**TEXT UNDER STUDY**

····················

[RFC][PATCH 003 of 3] MD Acceleration: raid5 changes to support asynchronous operation

[Date Prev][Date Next][Thread Prev][Thread Next][Date Index][Thread Index]

 



This patch replaces one call to compute_parity with the new
raid5_issue_compute_parity.  To support md_adma a number of routines and
definitions needed to be made available in raid5.h.  In anticipation of
raid6 support the handle_stripe and release_stripe routines were
prefixed with raid5_.

Signed-off-by: Dan Williams <[email protected]>

diff --git a/drivers/md/Kconfig b/drivers/md/Kconfig
index ac43f98..b45720c 100644
--- a/drivers/md/Kconfig
+++ b/drivers/md/Kconfig
@@ -106,7 +106,7 @@ config MD_RAID10
 
 config MD_RAID5
 	tristate "RAID-4/RAID-5 mode"
-	depends on BLK_DEV_MD
+	depends on BLK_DEV_MD && ADMA
 	---help---
 	  A RAID-5 set of N drives with a capacity of C MB per drive provides
 	  the capacity of C * (N - 1) MB, and protects against a failure
@@ -129,7 +129,7 @@ config MD_RAID5
 
 config MD_RAID6
 	tristate "RAID-6 mode"
-	depends on BLK_DEV_MD
+	depends on BLK_DEV_MD && ADMA
 	---help---
 	  A RAID-6 set of N drives with a capacity of C MB per drive
 	  provides the capacity of C * (N - 2) MB, and protects
diff --git a/drivers/md/Makefile b/drivers/md/Makefile
index d3efedf..9b3e65f 100644
--- a/drivers/md/Makefile
+++ b/drivers/md/Makefile
@@ -25,8 +25,8 @@ obj-$(CONFIG_MD_LINEAR)		+= linear.o
 obj-$(CONFIG_MD_RAID0)		+= raid0.o
 obj-$(CONFIG_MD_RAID1)		+= raid1.o
 obj-$(CONFIG_MD_RAID10)		+= raid10.o
-obj-$(CONFIG_MD_RAID5)		+= raid5.o xor.o
-obj-$(CONFIG_MD_RAID6)		+= raid6.o xor.o
+obj-$(CONFIG_MD_RAID5)		+= raid5.o md_adma.o xor.o
+obj-$(CONFIG_MD_RAID6)		+= raid6.o md_adma.o xor.o
 obj-$(CONFIG_MD_MULTIPATH)	+= multipath.o
 obj-$(CONFIG_MD_FAULTY)		+= faulty.o
 obj-$(CONFIG_BLK_DEV_MD)	+= md-mod.o
diff --git a/drivers/md/raid5.c b/drivers/md/raid5.c
index 25976bf..56a5068 100644
--- a/drivers/md/raid5.c
+++ b/drivers/md/raid5.c
@@ -25,31 +25,18 @@
 #include <asm/atomic.h>
 
 #include <linux/raid/bitmap.h>
-
+#include <linux/adma/md_adma.h>
 /*
  * Stripe cache
  */
 
 #define NR_STRIPES		256
-#define STRIPE_SIZE		PAGE_SIZE
 #define STRIPE_SHIFT		(PAGE_SHIFT - 9)

····················

**TASKS**
a) Translate this sentence from the raid5 patch into Spanish: "This patch replaces one call to compute_parity with the new raid5_issue_compute_parity."
b) Answer these questions about the raid5 patch:
(i) Which two routines were given the raid5_ prefix in anticipation of raid6 support?
(ii) In the Kconfig change, what does MD_RAID5 now depend on?
(iii) Which object file does the Makefile change add to both the RAID5 and RAID6 entries?
c) From the raid5 patch, return the part that opens with the words containing "[Date Prev][Date Next][Thread" and closes with "prefixed with raid5_.", copied character for character.

**AVAILABLE DATA**
····················

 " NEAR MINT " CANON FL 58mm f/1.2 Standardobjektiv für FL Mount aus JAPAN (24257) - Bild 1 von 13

····················

**RESPONSES FOR EACH TASK**
a) Este parche reemplaza una llamada a compute_parity por la nueva raid5_issue_compute_parity.

b)
(i) handle_stripe and release_stripe
(ii) BLK_DEV_MD && ADMA
(iii) md_adma.o

c)
[Date Prev][Date Next][Thread Prev][Thread Next][Date Index][Thread Index]

 



This patch replaces one call to compute_parity with the new
raid5_issue_compute_parity.  To support md_adma a number of routines and
definitions needed to be made available in raid5.h.  In anticipation of
raid6 support the handle_stripe and release_stripe routines were
prefixed with raid5_.